One of our landing guys was freehanding cedar planters out of cull logs this summer. I didn't get a chance to watch him but I saw some of the finished product. They ranged in length from 3 to 6 feet.

Anybody know how to do this? I'd like to give it a try.


----------



## RandyMac (Feb 11, 2010)

Leave it to a landing man to have the time to create art.


----------



## Gologit (Feb 11, 2010)

RandyMac said:


> Leave it to a landing man to have the time to create art.



Yeah, and he was pretty good, too. The guy never stood still for more than a minute...always doing something. Good hand. I cut a bunch of cedar yesterday so I might try to just figure it out on my own. What doesn't make a planter will always make fire wood.


----------



## bigbadbob (Feb 11, 2010)

How about some pictures!!!
Then us retired guys might have an idea on what to do with our spare time!!:biggrinbounce2:
And our spare saws!!
I have a new to me 090 just dying to carve!!!


----------



## RandyMac (Feb 12, 2010)

You do know what the best use of an 090 is?

Yeah Bob, landing men are busy, one thing after another, and some that try to squash them, usually painted yellow.

I made a ton of planters out of split stuff, winter project stuff.


----------



## John Ellison (Feb 22, 2010)

This isnt a carving either, or a planter. But it will probably end up holding a plant. I have to hand it to the guys that actually do carve things with a chainsaw. I kept getting in a hurry and woops, oh well. Started out as a pine butt log somewhere around 30" dia.x36"l. Now it is around 36"tall x15"sq. I just happened to think, it would be fun to make a chain out of a log.


----------



## Gologit (Feb 22, 2010)

John Ellison said:


> This isnt a carving either, or a planter. But it will probably end up holding a plant. I have to hand it to the guys that actually do carve things with a chainsaw. I kept getting in a hurry and woops, oh well. Started out as a pine butt log somewhere around 30" dia.x36"l. Now it is around 36"tall x15"sq. I just happened to think, it would be fun to make a chain out of a log.



Nice chair, John. I'm still experimenting with the planter.
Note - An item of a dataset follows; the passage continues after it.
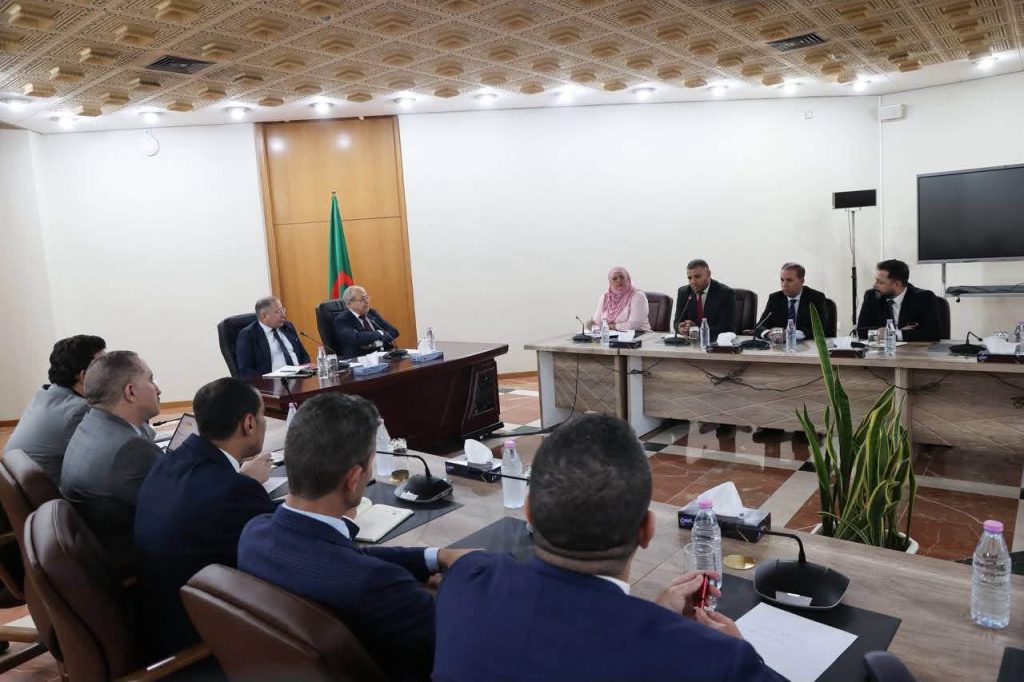 لقاء تشاوري تفاعلي بمبنى الرئاسة.. الصحافة الإلكترونية في قلب معادلة المشهد الإعلامي الجزائري!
All I have so far is firewood.


----------



## matt9923 (Feb 22, 2010)

Gologit said:


> Nice chair, John. I'm still experimenting with the planter. All I have so far is firewood.



 keep us posted on how it goes. My brother made a mushroom, ill see if I can find the pictures.





he used my 028 super with 16"


----------



## TreeTarget (Mar 4, 2010)

*Steps up the ladder...*

Seems the chair would be so much easier to start with...Nice one, by the way. The curves, moreso than the angles are what I will be worried about on pieces that are more sculpture than furniture. Mushrooms seem like more headache than they are worth. Lots of practice on curves, though.


----------



## dancan (Mar 28, 2010)

Hope this helps a little .
http://www.stihl.ca/KnowHow.aspx?sub=tipstricks&tip=trunk&x=9R5xFLWjQ1ENuy3RluBFJA


----------



## john taliaferro (Mar 30, 2010)

cool mushroom . Mike &i put a spring in them ,use a die spring and just drill a hole in the cap& stim ,bobble heads , 200.00 $ 200.$ we even do adopsion papers for a resipt. john t


----------